Question

At the movies: A movie theater is considering a showing of The Princess Bride for a 80's thowback night. In order to ensure the success of the evening, they've asked a random sample of 53 patrons whether they would come to the showing or not. Of the 53 patrons, 18 said that they would come to see the film.
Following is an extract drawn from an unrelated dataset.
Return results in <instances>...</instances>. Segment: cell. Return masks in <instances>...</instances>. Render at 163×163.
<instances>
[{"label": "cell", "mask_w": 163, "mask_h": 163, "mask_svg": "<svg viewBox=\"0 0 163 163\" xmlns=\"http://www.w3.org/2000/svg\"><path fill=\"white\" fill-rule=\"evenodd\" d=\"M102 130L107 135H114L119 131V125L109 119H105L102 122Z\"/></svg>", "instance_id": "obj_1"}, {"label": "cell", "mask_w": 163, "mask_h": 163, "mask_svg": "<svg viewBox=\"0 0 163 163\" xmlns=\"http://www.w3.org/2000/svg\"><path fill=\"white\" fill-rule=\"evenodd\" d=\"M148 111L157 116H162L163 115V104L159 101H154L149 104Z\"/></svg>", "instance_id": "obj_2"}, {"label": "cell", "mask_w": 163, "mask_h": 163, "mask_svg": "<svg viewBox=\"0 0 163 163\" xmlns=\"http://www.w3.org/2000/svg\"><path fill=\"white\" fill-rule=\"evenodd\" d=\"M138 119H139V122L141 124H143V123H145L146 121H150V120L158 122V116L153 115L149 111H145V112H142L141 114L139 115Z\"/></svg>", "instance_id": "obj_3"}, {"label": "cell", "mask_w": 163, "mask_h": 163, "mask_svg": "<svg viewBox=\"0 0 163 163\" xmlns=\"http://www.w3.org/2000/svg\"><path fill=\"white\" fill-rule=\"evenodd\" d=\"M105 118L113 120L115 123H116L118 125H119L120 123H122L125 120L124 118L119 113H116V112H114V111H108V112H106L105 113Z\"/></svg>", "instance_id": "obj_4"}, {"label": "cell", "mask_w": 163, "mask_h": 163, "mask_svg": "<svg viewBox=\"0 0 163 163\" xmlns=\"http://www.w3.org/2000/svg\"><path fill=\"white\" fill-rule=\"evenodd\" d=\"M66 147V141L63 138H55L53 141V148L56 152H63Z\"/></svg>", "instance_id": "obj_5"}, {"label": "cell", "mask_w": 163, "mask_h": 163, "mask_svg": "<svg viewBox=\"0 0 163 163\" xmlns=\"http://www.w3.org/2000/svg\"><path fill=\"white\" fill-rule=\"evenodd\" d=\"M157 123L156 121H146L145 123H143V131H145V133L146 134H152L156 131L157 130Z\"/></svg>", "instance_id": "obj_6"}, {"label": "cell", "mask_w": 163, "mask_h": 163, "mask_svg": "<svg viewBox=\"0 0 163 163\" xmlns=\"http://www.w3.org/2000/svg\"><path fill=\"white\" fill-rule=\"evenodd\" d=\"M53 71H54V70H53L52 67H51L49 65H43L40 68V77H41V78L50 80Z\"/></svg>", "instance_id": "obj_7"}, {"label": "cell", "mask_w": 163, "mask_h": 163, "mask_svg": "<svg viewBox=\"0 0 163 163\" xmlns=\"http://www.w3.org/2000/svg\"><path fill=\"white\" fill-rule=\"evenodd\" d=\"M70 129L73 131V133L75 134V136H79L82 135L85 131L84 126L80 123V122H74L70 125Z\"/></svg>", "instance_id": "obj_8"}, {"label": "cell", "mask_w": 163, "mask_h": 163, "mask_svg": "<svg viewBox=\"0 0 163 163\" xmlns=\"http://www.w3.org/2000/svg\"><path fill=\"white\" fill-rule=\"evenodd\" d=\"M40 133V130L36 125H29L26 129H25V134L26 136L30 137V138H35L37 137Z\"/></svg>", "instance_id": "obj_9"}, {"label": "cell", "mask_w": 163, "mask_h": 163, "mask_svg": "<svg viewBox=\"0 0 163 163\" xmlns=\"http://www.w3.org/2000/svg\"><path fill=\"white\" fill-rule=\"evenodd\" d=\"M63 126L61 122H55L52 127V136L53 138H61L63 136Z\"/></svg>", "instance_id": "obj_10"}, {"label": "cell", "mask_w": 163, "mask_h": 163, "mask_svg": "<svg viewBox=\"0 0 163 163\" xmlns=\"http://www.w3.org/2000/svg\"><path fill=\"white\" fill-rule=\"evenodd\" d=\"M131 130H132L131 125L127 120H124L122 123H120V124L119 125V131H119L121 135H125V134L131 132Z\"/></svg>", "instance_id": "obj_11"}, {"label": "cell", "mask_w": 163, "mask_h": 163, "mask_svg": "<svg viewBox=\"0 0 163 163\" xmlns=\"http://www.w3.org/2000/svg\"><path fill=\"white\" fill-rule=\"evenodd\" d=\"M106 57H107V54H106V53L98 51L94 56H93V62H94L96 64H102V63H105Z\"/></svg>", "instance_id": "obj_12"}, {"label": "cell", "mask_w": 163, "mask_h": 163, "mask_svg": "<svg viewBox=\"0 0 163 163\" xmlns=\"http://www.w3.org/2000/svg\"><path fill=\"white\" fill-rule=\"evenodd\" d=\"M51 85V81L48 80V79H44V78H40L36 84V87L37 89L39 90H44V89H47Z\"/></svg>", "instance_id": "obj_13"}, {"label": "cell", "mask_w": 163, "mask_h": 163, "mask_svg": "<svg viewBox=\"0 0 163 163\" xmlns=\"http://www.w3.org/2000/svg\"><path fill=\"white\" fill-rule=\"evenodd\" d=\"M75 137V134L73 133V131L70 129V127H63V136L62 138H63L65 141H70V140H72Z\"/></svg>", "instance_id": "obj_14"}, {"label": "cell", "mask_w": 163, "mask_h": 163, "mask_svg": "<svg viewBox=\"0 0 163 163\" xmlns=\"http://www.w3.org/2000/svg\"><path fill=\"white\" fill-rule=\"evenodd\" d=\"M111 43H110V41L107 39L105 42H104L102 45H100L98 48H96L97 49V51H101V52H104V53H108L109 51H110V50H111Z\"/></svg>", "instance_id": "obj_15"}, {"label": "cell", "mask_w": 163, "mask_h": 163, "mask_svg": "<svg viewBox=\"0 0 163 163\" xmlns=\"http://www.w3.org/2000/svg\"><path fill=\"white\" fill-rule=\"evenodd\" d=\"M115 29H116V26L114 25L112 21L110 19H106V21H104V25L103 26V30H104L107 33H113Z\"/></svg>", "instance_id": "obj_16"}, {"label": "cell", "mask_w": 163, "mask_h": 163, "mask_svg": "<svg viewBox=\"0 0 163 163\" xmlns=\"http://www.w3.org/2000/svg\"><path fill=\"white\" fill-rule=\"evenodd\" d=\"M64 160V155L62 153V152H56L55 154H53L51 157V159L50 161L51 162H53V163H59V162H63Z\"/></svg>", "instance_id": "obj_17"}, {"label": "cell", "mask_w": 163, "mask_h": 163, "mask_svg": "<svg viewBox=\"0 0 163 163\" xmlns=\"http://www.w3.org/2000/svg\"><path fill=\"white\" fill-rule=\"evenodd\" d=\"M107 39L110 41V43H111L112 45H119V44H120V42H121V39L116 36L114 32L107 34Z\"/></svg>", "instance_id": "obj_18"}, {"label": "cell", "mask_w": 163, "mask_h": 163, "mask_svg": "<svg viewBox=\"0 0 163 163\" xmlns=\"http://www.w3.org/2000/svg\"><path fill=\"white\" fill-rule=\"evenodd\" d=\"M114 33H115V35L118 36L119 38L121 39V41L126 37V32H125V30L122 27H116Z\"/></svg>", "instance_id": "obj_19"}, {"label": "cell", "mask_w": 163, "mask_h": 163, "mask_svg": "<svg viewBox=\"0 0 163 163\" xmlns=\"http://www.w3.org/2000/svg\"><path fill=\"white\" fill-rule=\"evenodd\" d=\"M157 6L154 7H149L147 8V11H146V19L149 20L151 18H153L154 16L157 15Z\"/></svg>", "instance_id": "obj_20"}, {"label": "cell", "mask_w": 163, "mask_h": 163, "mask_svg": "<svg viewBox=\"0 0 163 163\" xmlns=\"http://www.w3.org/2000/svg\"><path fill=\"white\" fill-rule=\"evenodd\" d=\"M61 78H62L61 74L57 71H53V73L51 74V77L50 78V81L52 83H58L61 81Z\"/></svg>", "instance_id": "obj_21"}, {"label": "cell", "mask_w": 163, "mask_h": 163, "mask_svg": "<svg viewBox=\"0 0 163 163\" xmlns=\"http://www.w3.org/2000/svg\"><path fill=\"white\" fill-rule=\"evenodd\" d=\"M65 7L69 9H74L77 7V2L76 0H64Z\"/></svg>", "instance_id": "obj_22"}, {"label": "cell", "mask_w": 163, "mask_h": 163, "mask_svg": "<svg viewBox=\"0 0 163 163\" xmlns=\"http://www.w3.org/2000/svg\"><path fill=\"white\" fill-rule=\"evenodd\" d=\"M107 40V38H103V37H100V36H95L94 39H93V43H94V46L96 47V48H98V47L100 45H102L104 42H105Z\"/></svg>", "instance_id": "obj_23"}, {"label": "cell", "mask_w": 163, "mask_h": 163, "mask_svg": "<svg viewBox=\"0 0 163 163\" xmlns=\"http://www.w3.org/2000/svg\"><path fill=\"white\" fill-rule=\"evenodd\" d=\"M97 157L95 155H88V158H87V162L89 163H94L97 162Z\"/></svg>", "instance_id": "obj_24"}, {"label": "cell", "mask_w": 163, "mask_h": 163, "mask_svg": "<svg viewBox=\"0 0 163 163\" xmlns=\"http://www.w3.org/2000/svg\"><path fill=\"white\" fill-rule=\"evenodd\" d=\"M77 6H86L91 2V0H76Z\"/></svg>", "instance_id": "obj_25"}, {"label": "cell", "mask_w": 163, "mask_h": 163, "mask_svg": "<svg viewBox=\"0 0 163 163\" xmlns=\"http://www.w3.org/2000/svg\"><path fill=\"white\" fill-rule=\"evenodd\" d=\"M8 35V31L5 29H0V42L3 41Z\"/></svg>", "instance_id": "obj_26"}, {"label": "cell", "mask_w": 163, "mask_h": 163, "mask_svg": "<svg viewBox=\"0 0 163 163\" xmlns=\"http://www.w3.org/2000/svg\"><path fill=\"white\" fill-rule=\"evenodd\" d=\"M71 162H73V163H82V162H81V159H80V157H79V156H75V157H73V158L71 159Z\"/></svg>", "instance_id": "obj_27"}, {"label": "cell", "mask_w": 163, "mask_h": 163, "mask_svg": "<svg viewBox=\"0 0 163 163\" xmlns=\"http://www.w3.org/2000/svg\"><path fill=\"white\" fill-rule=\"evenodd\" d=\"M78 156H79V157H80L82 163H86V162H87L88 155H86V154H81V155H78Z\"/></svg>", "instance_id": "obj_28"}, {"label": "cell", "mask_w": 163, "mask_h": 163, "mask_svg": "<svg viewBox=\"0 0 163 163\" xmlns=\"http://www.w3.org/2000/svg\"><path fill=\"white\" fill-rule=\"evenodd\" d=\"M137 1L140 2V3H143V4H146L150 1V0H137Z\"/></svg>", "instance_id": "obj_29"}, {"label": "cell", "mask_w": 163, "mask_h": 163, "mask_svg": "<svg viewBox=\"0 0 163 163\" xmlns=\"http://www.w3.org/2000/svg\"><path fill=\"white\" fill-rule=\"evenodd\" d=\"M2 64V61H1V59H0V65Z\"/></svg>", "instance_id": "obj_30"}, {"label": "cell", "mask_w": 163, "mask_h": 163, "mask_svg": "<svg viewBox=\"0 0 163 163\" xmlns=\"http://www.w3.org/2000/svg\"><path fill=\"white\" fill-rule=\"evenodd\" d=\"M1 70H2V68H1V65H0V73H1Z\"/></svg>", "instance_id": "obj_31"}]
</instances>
Construct a 95% confidence interval to determine the true proportion of all patrons who would be interested in attending the showing.

Answer 1

Answer:

The 95% confidence interval to determine the true proportion of all patrons who would be interested in attending the showing is (0.2121, 0.4671).

Step-by-step explanation:

In a sample with a number n of people surveyed with a probability of a success of $\pi$, and a confidence level of $1-\alpha$, we have the following confidence interval of proportions.

$\pi \pm z\sqrt{\frac{\pi(1-\pi)}{n}}$

In which

z is the z-score that has a p-value of $1 - \frac{\alpha}{2}$.

Of the 53 patrons, 18 said that they would come to see the film.

This means that $n = 53, \pi = \frac{18}{53} = 0.3396$

95% confidence level

So $\alpha = 0.05$, z is the value of Z that has a p-value of $1 - \frac{0.05}{2} = 0.975$, so $Z = 1.96$.

The lower limit of this interval is:

$\pi - z\sqrt{\frac{\pi(1-\pi)}{n}} = 0.3396 - 1.96\sqrt{\frac{0.3396*0.6604}{53}} = 0.2121$

The upper limit of this interval is:

$\pi + z\sqrt{\frac{\pi(1-\pi)}{n}} = 0.3396 + 1.96\sqrt{\frac{0.3396*0.6604}{53}} = 0.4671$

The 95% confidence interval to determine the true proportion of all patrons who would be interested in attending the showing is (0.2121, 0.4671).